::: Input material

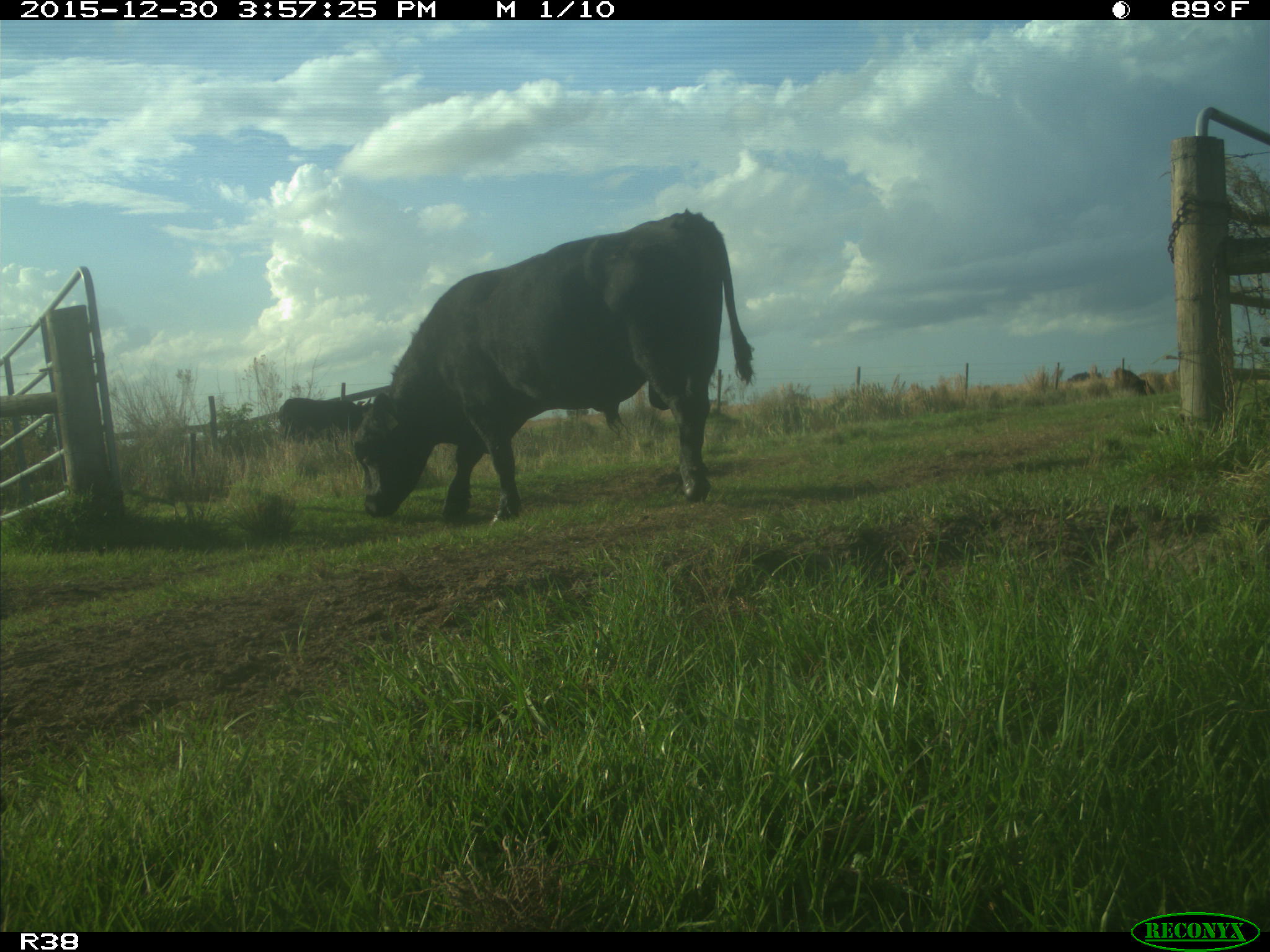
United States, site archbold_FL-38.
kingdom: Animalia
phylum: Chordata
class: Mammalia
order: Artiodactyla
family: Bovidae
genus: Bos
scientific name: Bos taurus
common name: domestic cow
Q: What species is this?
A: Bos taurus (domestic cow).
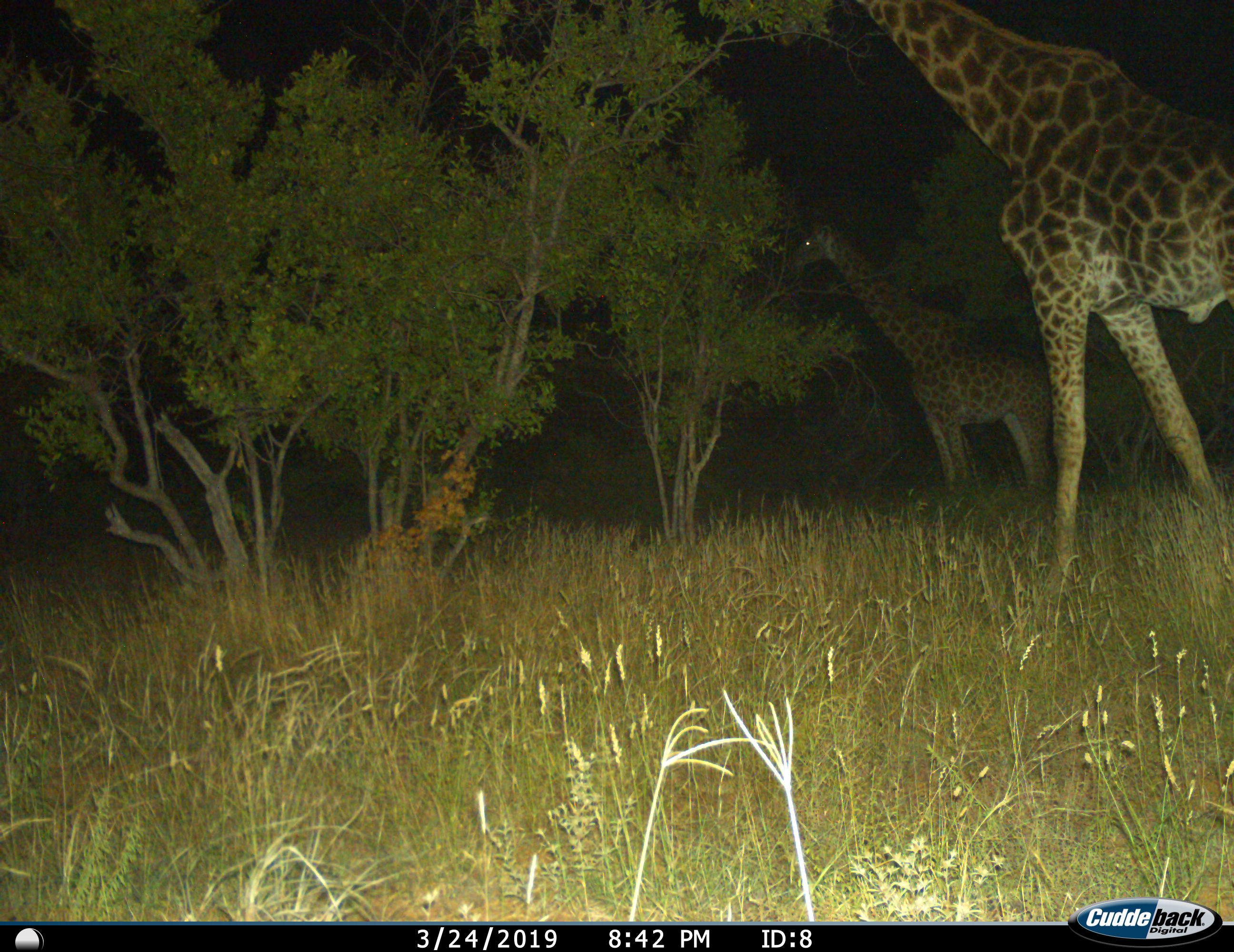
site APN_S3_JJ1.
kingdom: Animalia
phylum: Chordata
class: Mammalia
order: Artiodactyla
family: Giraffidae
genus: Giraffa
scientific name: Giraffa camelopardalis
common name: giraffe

::::::

Problem statement ▸ When you copy the entries above, reproduce each line exactly and leave out any pictures.

Solution to this problem ▸
United States, site archbold_FL-38.
kingdom: Animalia
phylum: Chordata
class: Mammalia
order: Artiodactyla
family: Bovidae
genus: Bos
scientific name: Bos taurus
common name: domestic cow
Q: What species is this?
A: Bos taurus (domestic cow).
site APN_S3_JJ1.
kingdom: Animalia
phylum: Chordata
class: Mammalia
order: Artiodactyla
family: Giraffidae
genus: Giraffa
scientific name: Giraffa camelopardalis
common name: giraffe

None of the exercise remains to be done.